_RECORDS FOR PROCESSING_
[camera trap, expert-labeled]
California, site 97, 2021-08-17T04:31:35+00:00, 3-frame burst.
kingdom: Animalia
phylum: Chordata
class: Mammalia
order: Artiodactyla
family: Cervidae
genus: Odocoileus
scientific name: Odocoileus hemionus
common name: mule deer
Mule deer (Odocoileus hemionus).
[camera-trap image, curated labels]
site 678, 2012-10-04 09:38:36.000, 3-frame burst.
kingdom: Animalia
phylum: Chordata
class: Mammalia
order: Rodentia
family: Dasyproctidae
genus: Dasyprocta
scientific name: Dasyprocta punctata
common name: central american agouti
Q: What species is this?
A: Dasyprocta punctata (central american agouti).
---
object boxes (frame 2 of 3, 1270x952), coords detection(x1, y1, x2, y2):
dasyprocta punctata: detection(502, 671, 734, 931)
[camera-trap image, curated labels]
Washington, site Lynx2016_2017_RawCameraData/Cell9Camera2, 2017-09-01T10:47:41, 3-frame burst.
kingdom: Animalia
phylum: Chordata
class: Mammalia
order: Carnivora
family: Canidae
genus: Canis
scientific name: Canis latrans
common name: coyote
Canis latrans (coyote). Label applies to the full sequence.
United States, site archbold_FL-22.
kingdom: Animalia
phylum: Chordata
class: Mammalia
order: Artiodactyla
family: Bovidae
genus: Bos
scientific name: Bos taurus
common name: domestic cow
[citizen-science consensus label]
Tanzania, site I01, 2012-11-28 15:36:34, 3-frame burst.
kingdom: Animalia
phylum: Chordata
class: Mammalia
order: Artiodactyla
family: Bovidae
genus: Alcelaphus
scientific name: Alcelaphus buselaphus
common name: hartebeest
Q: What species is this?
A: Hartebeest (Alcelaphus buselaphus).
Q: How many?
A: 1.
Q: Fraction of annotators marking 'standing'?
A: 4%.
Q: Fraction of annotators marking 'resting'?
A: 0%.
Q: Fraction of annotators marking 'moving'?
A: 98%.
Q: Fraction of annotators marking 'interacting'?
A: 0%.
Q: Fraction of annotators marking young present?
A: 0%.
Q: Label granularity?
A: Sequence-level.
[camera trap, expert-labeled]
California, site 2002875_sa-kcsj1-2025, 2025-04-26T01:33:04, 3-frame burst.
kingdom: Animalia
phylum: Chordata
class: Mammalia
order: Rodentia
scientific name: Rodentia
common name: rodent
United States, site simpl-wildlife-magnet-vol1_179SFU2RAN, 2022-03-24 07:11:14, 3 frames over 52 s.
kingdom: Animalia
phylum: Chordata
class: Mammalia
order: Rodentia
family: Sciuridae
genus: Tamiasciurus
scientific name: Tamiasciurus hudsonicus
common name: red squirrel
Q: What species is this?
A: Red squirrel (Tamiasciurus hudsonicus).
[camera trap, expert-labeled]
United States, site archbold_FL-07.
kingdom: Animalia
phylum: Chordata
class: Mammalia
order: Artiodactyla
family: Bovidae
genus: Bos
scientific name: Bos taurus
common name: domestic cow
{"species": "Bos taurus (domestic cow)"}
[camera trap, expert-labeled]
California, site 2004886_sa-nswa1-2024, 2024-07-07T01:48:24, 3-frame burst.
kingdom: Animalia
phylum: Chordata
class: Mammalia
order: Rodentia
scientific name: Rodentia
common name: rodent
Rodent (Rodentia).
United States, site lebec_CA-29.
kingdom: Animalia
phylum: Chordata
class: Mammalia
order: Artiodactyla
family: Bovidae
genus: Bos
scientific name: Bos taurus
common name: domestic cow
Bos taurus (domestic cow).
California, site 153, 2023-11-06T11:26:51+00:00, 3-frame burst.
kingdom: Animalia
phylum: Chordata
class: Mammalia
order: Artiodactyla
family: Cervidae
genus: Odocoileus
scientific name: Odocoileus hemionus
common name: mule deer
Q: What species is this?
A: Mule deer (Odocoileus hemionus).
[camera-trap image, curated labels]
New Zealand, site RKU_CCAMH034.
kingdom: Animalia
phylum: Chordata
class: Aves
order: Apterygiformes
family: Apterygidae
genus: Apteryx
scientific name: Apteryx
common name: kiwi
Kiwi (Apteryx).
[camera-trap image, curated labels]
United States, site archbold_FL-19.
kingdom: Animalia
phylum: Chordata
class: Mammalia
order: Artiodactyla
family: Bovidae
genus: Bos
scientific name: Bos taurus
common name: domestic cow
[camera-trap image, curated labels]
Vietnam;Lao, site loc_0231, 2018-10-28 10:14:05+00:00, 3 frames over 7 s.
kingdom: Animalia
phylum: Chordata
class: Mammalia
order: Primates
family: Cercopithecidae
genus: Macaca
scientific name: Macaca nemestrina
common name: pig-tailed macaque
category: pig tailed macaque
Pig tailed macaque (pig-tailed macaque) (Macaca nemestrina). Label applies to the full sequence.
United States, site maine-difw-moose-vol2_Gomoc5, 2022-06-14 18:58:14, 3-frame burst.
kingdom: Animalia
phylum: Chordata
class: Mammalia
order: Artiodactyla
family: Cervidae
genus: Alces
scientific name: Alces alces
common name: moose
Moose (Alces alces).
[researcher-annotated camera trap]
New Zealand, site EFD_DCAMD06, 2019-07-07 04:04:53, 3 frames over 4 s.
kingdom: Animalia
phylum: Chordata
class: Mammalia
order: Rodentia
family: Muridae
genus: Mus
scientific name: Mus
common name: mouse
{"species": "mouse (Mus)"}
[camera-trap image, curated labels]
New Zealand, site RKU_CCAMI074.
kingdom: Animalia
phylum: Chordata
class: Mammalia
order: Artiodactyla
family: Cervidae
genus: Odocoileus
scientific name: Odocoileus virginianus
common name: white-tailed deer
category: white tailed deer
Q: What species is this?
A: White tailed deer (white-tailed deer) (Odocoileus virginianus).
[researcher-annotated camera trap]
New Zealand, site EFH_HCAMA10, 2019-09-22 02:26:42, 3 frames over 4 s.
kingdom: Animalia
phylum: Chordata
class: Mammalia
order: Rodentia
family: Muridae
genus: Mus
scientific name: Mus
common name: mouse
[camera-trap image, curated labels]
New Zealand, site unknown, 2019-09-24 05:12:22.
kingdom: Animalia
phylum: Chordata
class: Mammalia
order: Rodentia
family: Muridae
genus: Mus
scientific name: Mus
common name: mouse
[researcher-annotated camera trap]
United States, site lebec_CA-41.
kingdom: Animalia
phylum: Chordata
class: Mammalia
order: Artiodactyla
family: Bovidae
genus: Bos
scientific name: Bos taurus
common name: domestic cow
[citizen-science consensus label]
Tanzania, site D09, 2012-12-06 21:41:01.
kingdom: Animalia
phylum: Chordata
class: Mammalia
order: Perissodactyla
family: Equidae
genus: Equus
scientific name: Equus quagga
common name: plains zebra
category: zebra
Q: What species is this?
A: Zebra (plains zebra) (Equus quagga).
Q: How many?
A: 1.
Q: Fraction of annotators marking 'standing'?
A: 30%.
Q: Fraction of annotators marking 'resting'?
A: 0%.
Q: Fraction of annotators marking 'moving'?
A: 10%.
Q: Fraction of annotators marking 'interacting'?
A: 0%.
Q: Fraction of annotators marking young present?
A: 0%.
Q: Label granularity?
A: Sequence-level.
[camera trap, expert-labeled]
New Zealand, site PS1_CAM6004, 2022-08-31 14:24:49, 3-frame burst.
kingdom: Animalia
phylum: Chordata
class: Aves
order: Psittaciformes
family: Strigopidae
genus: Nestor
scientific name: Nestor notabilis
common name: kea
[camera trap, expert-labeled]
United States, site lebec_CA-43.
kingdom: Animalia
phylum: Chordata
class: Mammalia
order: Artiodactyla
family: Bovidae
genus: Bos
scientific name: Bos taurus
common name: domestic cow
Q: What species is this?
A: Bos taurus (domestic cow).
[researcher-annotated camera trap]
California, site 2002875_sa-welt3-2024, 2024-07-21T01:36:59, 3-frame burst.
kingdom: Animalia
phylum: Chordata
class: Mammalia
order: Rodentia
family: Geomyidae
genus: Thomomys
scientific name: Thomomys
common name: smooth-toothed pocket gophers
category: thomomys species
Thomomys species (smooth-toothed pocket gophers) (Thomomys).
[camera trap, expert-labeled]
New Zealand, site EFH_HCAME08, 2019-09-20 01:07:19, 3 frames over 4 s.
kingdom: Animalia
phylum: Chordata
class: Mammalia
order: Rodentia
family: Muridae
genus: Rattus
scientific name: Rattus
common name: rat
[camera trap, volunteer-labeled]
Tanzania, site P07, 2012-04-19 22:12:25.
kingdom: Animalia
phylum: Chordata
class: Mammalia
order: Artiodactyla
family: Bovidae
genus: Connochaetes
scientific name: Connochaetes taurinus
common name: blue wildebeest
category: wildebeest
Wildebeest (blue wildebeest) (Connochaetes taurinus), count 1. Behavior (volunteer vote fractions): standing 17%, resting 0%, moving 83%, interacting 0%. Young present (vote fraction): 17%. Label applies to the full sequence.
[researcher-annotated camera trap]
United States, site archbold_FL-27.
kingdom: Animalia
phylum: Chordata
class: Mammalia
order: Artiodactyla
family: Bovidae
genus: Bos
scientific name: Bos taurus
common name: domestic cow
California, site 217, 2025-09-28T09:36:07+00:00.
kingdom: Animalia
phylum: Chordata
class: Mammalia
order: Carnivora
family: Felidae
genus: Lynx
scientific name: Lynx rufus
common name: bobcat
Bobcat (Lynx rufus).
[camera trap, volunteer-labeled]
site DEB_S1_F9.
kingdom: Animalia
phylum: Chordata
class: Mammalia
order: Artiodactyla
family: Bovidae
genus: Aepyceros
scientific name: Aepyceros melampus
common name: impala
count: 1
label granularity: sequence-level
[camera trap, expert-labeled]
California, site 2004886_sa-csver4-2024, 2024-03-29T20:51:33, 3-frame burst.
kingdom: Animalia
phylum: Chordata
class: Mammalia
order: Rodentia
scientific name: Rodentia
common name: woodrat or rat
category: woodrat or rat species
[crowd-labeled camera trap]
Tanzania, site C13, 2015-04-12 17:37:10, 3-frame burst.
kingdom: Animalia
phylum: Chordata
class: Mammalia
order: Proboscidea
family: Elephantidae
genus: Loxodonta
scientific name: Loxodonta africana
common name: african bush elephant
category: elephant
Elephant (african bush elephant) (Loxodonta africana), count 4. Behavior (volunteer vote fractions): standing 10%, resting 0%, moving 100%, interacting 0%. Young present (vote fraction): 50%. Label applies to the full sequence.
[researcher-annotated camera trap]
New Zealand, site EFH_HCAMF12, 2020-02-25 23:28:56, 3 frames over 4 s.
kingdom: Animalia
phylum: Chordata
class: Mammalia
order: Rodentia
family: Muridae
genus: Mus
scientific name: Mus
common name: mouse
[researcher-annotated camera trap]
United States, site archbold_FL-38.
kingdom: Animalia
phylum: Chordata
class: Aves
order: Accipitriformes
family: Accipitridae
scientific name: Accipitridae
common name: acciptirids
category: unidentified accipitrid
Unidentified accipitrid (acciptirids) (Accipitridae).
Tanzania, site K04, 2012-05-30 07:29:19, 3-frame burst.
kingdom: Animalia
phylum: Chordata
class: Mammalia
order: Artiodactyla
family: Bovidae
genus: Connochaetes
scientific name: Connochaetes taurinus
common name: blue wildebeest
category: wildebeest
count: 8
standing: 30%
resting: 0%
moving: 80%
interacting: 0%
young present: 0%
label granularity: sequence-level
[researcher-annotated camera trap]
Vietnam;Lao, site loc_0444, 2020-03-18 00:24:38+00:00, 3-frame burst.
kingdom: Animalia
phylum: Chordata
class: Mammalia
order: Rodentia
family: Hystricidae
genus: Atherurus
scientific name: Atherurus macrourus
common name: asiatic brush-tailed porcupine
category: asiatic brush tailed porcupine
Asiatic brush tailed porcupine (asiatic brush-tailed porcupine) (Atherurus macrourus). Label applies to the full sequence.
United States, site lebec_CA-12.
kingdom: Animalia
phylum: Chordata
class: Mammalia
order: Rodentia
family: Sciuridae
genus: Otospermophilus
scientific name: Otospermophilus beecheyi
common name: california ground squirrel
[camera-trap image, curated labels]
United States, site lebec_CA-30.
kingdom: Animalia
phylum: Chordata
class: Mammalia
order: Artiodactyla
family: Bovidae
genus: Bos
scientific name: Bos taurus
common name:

_WHAT IS REQUIRED_
What you return should match, exactly, the stretch of the listing above that runs from the line with "order: Proboscidea" to its last line.

_RESULT OF THE TASK_
order: Proboscidea
family: Elephantidae
genus: Loxodonta
scientific name: Loxodonta africana
common name: african bush elephant
category: elephant
Elephant (african bush elephant) (Loxodonta africana), count 4. Behavior (volunteer vote fractions): standing 10%, resting 0%, moving 100%, interacting 0%. Young present (vote fraction): 50%. Label applies to the full sequence.
[researcher-annotated camera trap]
New Zealand, site EFH_HCAMF12, 2020-02-25 23:28:56, 3 frames over 4 s.
kingdom: Animalia
phylum: Chordata
class: Mammalia
order: Rodentia
family: Muridae
genus: Mus
scientific name: Mus
common name: mouse
[researcher-annotated camera trap]
United States, site archbold_FL-38.
kingdom: Animalia
phylum: Chordata
class: Aves
order: Accipitriformes
family: Accipitridae
scientific name: Accipitridae
common name: acciptirids
category: unidentified accipitrid
Unidentified accipitrid (acciptirids) (Accipitridae).
Tanzania, site K04, 2012-05-30 07:29:19, 3-frame burst.
kingdom: Animalia
phylum: Chordata
class: Mammalia
order: Artiodactyla
family: Bovidae
genus: Connochaetes
scientific name: Connochaetes taurinus
common name: blue wildebeest
category: wildebeest
count: 8
standing: 30%
resting: 0%
moving: 80%
interacting: 0%
young present: 0%
label granularity: sequence-level
[researcher-annotated camera trap]
Vietnam;Lao, site loc_0444, 2020-03-18 00:24:38+00:00, 3-frame burst.
kingdom: Animalia
phylum: Chordata
class: Mammalia
order: Rodentia
family: Hystricidae
genus: Atherurus
scientific name: Atherurus macrourus
common name: asiatic brush-tailed porcupine
category: asiatic brush tailed porcupine
Asiatic brush tailed porcupine (asiatic brush-tailed porcupine) (Atherurus macrourus). Label applies to the full sequence.
United States, site lebec_CA-12.
kingdom: Animalia
phylum: Chordata
class: Mammalia
order: Rodentia
family: Sciuridae
genus: Otospermophilus
scientific name: Otospermophilus beecheyi
common name: california ground squirrel
[camera-trap image, curated labels]
United States, site lebec_CA-30.
kingdom: Animalia
phylum: Chordata
class: Mammalia
order: Artiodactyla
family: Bovidae
genus: Bos
scientific name: Bos taurus
common name:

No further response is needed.